- Text excerpt:
* * * * * * *

Tuesday, April 19, 2011

Renaissance Grice

By JLS
for the GC

Grice (Herbert Grice, Grice's father) was a determinist. And a violin player. He was an incomformist. He was a bit of a Renaissance man. So was Pomponazzi, for different reasons. They were bound to be incomformists. Grice inherited (from his father, not from Pomponazzi) this 'irreverent rationalism'.

Seeing that he is cited by Harris in a footnote, this below from Stanford Encycl. Pietro Pomponazzi (1462-1525) should be of help.

Renaissance Italian philosopher. For Pomponazzi, the moral autonomy of the wise man, expressing itself in his free exercise of virtue, is the trait which distinguishes him from the masses who are subject to external laws of conduct. In his treatise on free will ("De libero arbitrio") (1520), the most complex of his works, he considers whether the human will can be free, faced with the conflicting point of view of philosophical Determinism.
The intricate structure of this treatise, which intermingles interpretation and speculation, makes it difficult to establish which views Pomponazzi himself actually held (as can be seen from the differing accounts of this work which have been advanced by scholars: see Ingegno; Scribano; Pine 1986, 275-343; 1999; Poppi 1988; Ramberti). The fact that Latin was not his mother tongue did not help.
The treatise is structured as follows. In Books I-II, Pomponazzi investigates, on the level of philosophy, the compatibility between the divine government of the world and human freewill, specifically in light of the contrast between the position defended by Alexander of Aphrodisias in "De fato", that the human will is able to choose between two equally possible alternatives, and the deterministic Stoic theories which Alexander criticizes.
Pomponazzi ends up by submitting freewill to the Determinism of natural laws.

* * * * * * *

- Material provided:
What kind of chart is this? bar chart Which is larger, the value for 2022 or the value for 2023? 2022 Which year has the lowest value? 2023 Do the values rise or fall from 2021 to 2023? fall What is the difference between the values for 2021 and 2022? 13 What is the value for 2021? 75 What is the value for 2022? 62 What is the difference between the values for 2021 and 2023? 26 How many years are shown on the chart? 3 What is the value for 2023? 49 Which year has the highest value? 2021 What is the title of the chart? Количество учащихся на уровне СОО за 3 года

* * * * * * *

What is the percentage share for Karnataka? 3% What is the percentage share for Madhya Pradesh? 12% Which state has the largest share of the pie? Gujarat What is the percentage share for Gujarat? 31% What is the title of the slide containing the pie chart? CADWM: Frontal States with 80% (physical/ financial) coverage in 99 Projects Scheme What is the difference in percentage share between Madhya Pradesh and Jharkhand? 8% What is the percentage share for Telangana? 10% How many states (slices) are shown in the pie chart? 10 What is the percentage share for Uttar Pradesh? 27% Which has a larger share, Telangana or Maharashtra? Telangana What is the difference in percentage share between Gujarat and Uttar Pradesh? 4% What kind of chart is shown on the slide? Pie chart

* * * * * * *

- Tasks for this exercise:
[a] In the Renaissance Grice post, what year is given for Pomponazzi's treatise on free will?
[b] Shorten the paragraph of the Renaissance Grice post that begins "The treatise is structured as follows" while keeping its main facts.
[c] Carry on the Renaissance Grice post about Grice and Pomponazzi from its final sentence.
The records have no connection to the text.

- Expected responses:
[a] 1520

[b] In Books I-II, Pomponazzi examines philosophically whether divine government of the world is compatible with human free will. He weighs Alexander of Aphrodisias's view in "De fato" that the will can choose between two equally possible alternatives against the deterministic Stoic theories Alexander criticizes.

[c]
In Books III-V, Pomponazzi moves onto a theological plane, searching for a way to reconcile the indeterminacy of human freedom and the immutability of divine foreknowledge. The main precondition of human "liberum arbitrium" is the contingency of the sublunary (a Greek notion, originally, 'hyposelenikos') world, that is, the possibility that events of undetermined outcome may occur, so that our will is able to choose freely between two equally possible alternatives (as Alexander claimed in "De Fato"). Pomponazzi, who was opposed to this view and who leant toward a more Stoic position, points out that, if we draw the ultimate consequences from Aristotle's worldview, there appears to be a unified order of causes and effects in the universe, descending from some Unmoved Mover or First Cause. If we accept this picture of a concatenation of causes and effects throughout the universe, we are forced to rethink the role of chance and contingency.
Although certain events appear contingent to us, this is merely because we are unaware of the causes which determine them. In other words, we describe as “contingent” events which sometimes happen and sometimes do not.
Yet, when they do happen, they do so necessarily.
To assert our freewill would imply an exception to the necessary character of divine providence: freedom of choice clashes with the universal government exercised by the First Mover, a cause which is always identical to itself and whose effects are determined. Taking all its consequences into account, the philosophical system of the world seems to eliminate the indeterminacy required for us to be genuinely free, in our ethical deliberations, to choose between equally possible courses. Thus, our will is not a self-initiating principle, but rather a cause moved by a series of superior causes (of which we are at least partly unaware). Consequently, virtues and vices, along with the praise and blame which accompany them, are reduced to natural events, inscribed within the providential order of fate.
Having undermined the possibility of a philosophical foundation for human freedom, Pomponazzi now searches for a different foundation. He does this by analyzing the theories of previous thinkers, including Boethius, Thomas Aquinas and Duns Scotus, devoting many pages to detailed discussions of the scholastic doctrines of freedom, the will and the intellect (III, 1-10), the relationship between human freedom and divine providence (III,11-IV), and predestination (V) (see Pine 1973; 1986, 322-343; 1999; Scribano; Poppi 1988, 658-660; Ramberti, 75-84).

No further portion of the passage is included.